My father of Blessed memory, Rabbi Meshulem Weiss (aka Sonny) passed away at the age of 79 almost one year ago. Although my father never lived in Israel, he left instructions for his body to be flown from the USA and buried in Israel, which it was, on a Sabbath eve, a day after the USA (fortunately) lifted its ban on flights to Israel during Operation Protective Edge.
As is our custom, I took upon myself to “daven” with a minyan for the forthcoming 11 months after his death, 3 times daily, in order to recite the kaddish. Not that having kaddish said for him was going to be a problem. My father was blessed with 4 daughters, and 11 sons who would all be reciting the kaddish for him. On most days during those 11 months I also took it upon myself to lead the services as well.
Anyone who has taken upon themselves the commitment of reciting the kaddish for the required 11 months knows full well the challenge this commitment can be. Every single day. 3 times a day. Finding a minyan. Summer, Fall, Winter and Spring. Sometimes very early in the morning and sometimes smack in the middle of a group tour during the day and sometimes late at night. 11 months straight. No days off. None. Not always an easy task. But we do it.
My particular situation was a bit unique in that I am a licensed tour guide in Israel, meaning that I am more on the road than at home. Again, for those who travel a lot they know exactlty what I am talking about. The challenge only intensifies when you are on the road.
In the end, I feel that I have experienced something quite unique this year. In the course of these past 11 months I have davened with countless minyanim from all over the country, and from all over the religious spectrum. From Kiryat Shmona with Tunisians to Eilat in a hotel. From Tel Aviv with Mashichistim to Tiberias with the Karliner. From Kever Rachel in Beit Lechem to Maarat Hamachpela in Hebron to the the Rashbi in Meron, Rabbi Meir Baal Haness and with the Ari in Safed. I have davened these 11 months in the airport, on the Syrian border, in Yeshivas, Daybreak minyanim, Kibutzim, Shtieblach, with Brestlover at the Tomb of Dan and in Kfar Chabad. From Afula to Haifa, from Maale Adumim to Maale Gilboa, to Beit Shean to Shoham to the Kineret. From Yad Vashem to Sharei Tzedek hospital and to the Kotel in Jerusalem.
And of course in my most favorite of places, my hometown of Mitzpeh Yericho, a community of 400 families with over a dozen places to daven.
It has been a ride, one which quite honestly I am relieved to be off of. The pressure at times was quite great. Fortunately today with Apps like Find a Minyan and Waze it is quite doable.
In my businees we have all kinds of specialty tours such as those dedicated to visiting the many wineries Israel has to offer. The minyan tour I was on this year, taking me into such a wide variety of communities throughout Israel is a trip we should all seriously consider.

TASK INSTRUCTIONS:
**a)** Return the wording of the passage about reciting kaddish starting with "And of course" and going on through "all seriously consider.".
**b)** What does the passage about reciting kaddish say in answer to each of these?
(i) How many sons did Rabbi Meshulem Weiss have?
(ii) How many families live in Mitzpeh Yericho?
(iii) Which two apps are named as making it doable to find a minyan?
Rely only on the passage about reciting kaddish for everything you answer.

LISTED ENTRIES:
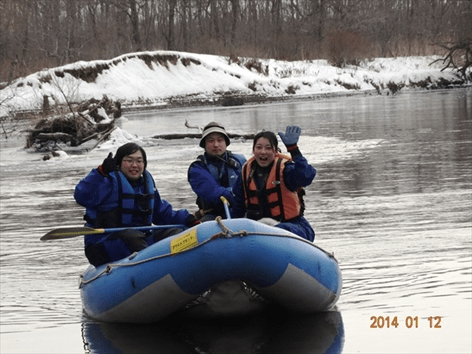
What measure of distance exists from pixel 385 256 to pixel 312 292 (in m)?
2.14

* * *

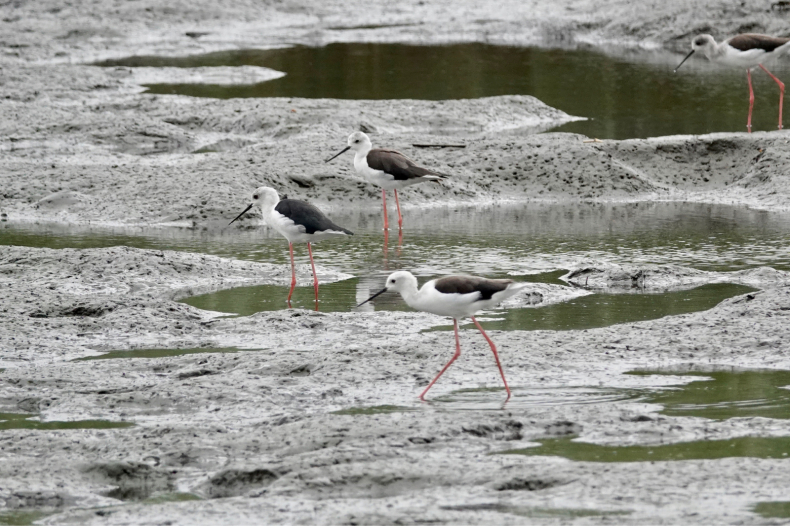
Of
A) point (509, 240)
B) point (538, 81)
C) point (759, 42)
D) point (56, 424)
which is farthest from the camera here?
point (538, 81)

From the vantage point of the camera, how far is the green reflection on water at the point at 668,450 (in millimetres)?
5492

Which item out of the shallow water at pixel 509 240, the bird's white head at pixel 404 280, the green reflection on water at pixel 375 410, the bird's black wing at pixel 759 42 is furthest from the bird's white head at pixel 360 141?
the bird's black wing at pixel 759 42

--

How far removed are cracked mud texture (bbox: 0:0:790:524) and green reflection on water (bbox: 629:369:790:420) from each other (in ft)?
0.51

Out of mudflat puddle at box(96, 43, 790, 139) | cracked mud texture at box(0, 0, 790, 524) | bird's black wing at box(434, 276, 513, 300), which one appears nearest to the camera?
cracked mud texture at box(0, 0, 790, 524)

SOLUTIONS TO EACH TASK:
**a)**
And of course in my most favorite of places, my hometown of Mitzpeh Yericho, a community of 400 families with over a dozen places to daven.
It has been a ride, one which quite honestly I am relieved to be off of. The pressure at times was quite great. Fortunately today with Apps like Find a Minyan and Waze it is quite doable.
In my businees we have all kinds of specialty tours such as those dedicated to visiting the many wineries Israel has to offer. The minyan tour I was on this year, taking me into such a wide variety of communities throughout Israel is a trip we should all seriously consider.

**b)**
(i) 11
(ii) 400
(iii) Find a Minyan and Waze